**PROBLEMS TO SOLVE**
**a.** Transcribe a passage from the report on the Bangkok protests, beginning with the words "The protesters have" and ending after the words "according to reports.".
**b.** In the report on the Bangkok protests, which broadcaster did the protesters take control of on Sunday morning?
**c.** Resume the report on the Bangkok protests after its final sentence.

**TEXT SHOWN**
--- --- ---

Across the city, anti-government protesters stormed a police sports complex on Sunday morning, amid plumes of tear gas, as Yingluck was swept away to safety by security forces.

She was now in a secure location which will remain undisclosed, an aide told Reuters news agency.

Siege of ministries

Al Jazeera’s Wayne Hay, reporting from Bangkok on Sunday, said the dispersal of the Red Shirts may embolden the yellow-shirted opposition protesters.

“The anti-government group plan to take over 10 government facilities, and say today is the day that the government will fall,” he said.

The protesters have been occupying several government ministries for the past week.

On Sunday morning, they took control of broadcaster Thai PBS, according to reports.

At the Royal Thai Police headquarters, several thousand protesters were blowing whistles and screaming at riot police behind a razor-wire barricade, Al Jazeera Online’s Kennedy said.

--- --- ---

**PROVIDED MATERIAL**

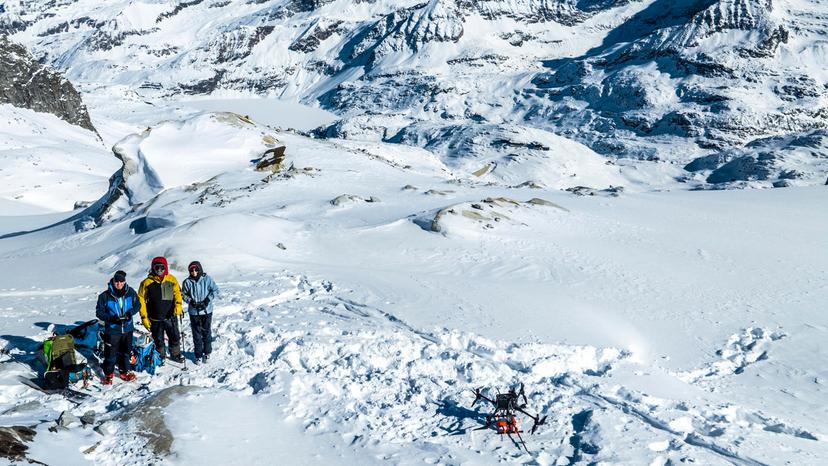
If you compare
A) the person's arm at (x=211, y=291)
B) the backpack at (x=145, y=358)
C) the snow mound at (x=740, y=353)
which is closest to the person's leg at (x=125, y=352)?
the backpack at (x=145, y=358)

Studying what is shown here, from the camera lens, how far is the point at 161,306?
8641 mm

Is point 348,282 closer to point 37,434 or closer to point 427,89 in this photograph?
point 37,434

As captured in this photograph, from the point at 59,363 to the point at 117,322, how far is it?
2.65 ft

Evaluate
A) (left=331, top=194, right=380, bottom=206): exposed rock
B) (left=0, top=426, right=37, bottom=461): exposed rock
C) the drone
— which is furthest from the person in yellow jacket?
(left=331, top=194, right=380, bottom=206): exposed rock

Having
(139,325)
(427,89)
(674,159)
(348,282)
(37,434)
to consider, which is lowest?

--- --- ---

**EXERCISE ANSWERS**
**a.**
The protesters have been occupying several government ministries for the past week.

On Sunday morning, they took control of broadcaster Thai PBS, according to reports.

**b.** Thai PBS

**c.**
“About 20 police officers who cordoned off Rama 1 Road were challenged by some 100 angry demonstrators. ‘Go away slaves. Go away,’ they shouted. Officers retreated across the street, satisfying the crowd, though taunts and jeers continued,” he said.

The demonstrators are seeking to topple Yingluck’s government, which they believe serves the interests of her brother Thaksin Shinawatra, who was toppled as prime minister by a 2006 military coup after being accused of corruption and abuse of power.

Yingluck’s administration had been attempting to push through an amnesty bill, which many here believe would facilitate Thaksin’s return to power.